I've been asked for advice recently regarding what I think about the current state of the stock market. It's recent declines has impacted the marketplace and reitterated the key differences between those who should participate in the stock markets and those who should give it a second thought.
Participating in the stock market, if you don't know what you are doing, is the riskiest type of investment vehicle you can get into. However, with that high level of risk comes a high level of reward. As a participant in this game, you have to first understand that risk and build a portfolio using only investible assets meaning, ONLY USE MONEY YOU CAN AFFORD TO LOOSE! This is the point where most people make their mistakes and end up in financial distress. Know what you are doing, and don't let the "greed glands" grow.

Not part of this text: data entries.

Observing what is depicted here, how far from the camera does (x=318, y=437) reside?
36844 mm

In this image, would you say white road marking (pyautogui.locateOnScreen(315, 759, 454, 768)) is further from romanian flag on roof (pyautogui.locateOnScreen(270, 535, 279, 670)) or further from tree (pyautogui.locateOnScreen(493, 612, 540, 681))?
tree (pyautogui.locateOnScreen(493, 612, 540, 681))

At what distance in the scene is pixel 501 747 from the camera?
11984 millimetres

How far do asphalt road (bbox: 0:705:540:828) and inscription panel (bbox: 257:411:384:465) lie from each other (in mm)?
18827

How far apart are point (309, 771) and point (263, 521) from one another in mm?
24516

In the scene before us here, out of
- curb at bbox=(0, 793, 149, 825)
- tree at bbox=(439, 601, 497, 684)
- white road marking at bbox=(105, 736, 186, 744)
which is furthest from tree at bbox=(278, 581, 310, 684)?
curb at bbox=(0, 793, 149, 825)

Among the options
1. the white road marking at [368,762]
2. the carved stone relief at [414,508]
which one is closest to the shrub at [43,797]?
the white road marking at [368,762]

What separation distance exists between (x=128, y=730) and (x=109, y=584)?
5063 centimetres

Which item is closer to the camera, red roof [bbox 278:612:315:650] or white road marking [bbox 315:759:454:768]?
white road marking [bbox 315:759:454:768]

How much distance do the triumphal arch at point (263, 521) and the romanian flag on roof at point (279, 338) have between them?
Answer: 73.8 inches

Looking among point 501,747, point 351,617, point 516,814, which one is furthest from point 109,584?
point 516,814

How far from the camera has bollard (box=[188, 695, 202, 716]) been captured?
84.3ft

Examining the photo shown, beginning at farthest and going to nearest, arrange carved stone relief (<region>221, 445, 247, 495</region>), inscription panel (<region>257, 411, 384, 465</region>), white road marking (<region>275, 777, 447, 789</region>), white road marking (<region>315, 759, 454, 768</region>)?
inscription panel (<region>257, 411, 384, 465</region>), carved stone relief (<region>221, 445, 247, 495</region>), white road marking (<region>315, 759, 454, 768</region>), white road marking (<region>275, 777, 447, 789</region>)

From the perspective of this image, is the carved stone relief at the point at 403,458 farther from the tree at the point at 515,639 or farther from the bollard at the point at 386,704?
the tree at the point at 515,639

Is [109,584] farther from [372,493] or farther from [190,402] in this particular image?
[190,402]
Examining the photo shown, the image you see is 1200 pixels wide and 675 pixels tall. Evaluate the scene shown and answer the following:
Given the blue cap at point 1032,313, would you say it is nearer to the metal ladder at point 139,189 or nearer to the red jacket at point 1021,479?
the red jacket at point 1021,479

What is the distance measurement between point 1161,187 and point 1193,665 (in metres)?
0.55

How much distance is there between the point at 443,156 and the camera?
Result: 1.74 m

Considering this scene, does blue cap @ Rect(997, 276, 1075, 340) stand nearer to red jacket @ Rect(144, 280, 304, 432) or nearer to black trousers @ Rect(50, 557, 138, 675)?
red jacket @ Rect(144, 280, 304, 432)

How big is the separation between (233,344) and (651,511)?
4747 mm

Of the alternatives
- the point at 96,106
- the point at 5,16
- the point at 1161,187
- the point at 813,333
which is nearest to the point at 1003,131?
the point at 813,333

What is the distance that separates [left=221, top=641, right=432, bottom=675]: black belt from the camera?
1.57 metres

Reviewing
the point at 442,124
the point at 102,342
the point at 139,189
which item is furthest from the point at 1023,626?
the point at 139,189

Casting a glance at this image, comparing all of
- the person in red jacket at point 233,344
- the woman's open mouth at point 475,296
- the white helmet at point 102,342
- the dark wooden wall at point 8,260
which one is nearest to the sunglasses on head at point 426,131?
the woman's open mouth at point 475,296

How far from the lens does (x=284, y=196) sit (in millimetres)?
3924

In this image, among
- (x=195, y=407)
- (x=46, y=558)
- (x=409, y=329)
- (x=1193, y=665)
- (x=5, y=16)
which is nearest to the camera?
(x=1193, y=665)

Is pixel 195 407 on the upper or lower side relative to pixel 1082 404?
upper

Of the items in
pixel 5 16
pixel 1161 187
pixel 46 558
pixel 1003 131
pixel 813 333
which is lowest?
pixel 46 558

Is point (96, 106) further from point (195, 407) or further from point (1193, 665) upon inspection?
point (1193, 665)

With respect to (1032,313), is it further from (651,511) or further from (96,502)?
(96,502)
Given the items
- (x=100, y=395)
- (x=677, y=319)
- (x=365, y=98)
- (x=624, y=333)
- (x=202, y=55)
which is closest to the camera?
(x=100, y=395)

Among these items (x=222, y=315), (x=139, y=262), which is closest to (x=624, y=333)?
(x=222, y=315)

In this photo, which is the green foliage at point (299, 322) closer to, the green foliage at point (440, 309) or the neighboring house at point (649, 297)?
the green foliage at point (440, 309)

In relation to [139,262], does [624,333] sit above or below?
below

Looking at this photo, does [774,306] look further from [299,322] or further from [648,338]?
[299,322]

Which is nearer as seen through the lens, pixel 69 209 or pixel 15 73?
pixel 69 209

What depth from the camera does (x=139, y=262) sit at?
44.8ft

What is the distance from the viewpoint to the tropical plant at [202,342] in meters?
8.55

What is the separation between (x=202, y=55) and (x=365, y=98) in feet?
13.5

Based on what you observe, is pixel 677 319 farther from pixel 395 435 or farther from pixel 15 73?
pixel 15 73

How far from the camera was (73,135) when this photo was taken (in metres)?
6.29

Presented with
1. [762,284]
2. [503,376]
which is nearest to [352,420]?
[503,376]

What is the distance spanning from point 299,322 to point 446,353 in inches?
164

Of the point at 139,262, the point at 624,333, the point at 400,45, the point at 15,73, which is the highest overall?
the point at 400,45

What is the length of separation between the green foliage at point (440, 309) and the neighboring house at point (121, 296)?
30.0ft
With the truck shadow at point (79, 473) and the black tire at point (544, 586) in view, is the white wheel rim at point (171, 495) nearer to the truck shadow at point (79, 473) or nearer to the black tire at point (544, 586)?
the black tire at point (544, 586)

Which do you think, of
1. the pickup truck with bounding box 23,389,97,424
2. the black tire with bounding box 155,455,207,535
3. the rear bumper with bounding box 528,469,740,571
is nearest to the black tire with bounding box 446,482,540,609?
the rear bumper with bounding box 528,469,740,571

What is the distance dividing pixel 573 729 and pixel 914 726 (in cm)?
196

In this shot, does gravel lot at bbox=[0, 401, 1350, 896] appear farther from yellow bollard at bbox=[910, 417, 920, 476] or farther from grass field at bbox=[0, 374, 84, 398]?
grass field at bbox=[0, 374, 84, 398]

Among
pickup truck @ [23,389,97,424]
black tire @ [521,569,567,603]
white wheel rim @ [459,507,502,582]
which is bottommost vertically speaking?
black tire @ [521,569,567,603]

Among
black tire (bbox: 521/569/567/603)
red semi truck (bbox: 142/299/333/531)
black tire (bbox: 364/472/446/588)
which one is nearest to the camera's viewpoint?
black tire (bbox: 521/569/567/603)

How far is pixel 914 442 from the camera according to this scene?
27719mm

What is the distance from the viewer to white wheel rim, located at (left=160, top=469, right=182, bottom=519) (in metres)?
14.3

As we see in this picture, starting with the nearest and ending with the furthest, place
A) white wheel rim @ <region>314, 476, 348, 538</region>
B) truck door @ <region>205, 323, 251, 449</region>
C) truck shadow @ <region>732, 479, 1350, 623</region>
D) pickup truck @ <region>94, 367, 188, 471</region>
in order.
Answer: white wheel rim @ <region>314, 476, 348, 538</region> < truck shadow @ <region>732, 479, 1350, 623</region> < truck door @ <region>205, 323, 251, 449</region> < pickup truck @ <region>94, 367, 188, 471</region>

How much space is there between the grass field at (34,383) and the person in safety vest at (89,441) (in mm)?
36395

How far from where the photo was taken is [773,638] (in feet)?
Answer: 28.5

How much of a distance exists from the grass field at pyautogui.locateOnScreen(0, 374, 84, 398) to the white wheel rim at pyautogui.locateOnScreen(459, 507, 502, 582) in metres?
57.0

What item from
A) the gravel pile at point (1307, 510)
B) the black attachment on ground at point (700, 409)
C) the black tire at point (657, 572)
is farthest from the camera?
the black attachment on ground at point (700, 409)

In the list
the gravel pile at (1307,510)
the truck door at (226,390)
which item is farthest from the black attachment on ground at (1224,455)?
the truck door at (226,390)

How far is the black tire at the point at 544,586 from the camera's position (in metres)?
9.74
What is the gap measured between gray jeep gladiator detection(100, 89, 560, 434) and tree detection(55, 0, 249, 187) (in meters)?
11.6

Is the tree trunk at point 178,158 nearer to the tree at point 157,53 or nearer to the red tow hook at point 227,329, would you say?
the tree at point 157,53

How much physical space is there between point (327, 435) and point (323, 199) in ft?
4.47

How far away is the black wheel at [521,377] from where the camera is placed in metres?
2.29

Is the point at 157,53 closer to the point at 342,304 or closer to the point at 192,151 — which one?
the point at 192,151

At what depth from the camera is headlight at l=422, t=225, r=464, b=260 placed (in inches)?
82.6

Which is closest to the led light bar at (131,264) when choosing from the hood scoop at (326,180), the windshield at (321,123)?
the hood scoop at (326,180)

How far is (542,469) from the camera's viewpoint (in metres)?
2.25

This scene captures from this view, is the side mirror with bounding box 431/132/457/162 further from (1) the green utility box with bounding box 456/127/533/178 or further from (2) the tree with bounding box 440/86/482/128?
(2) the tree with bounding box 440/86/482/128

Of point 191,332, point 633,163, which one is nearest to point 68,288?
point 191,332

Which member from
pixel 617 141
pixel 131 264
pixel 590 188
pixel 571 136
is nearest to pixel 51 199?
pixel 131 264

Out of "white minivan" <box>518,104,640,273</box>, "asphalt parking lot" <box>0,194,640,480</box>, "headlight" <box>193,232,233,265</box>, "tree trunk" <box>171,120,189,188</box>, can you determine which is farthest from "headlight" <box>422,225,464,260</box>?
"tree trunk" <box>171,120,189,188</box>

Also, understand that the markets will always have dips and slides. A healthy market, like a good stock or index will have to have some sort of upward and downward movements every now and then. Without these changes, there would be no movement in the market and thus no profits to be made. As the old adage goes, "What goes up, must come down." The problem that the average investor doesn't understand is when a stock price goes down, it doesn't mean it is a bad thing, nor does it mean you lost money. It just implies you've lost some earnings in the short term, and possibly missed an opportunity to make some profits.
The common mistake:
In the stock markets, a loss is only incurred if you sell your stock when the price drops below your buy price. Meaning, if you buy a stock at $5/share today and the stock drops to $3/share tomorrow and you sell, then you lost $2/share.
What professional investors know is inevitibley the market will correct itself and the price will go up again. Professional investors know not to let their emotions take over, not to give into fear of loss, and most of all, NOT to take a LOSS! Another classic adage, "You don't invest to buy high and sell low."
The moral of the story: There is no space for emotions in the open market. Investing isn't personal, it is business. And most importantly, only invest what you are willing or able to lose.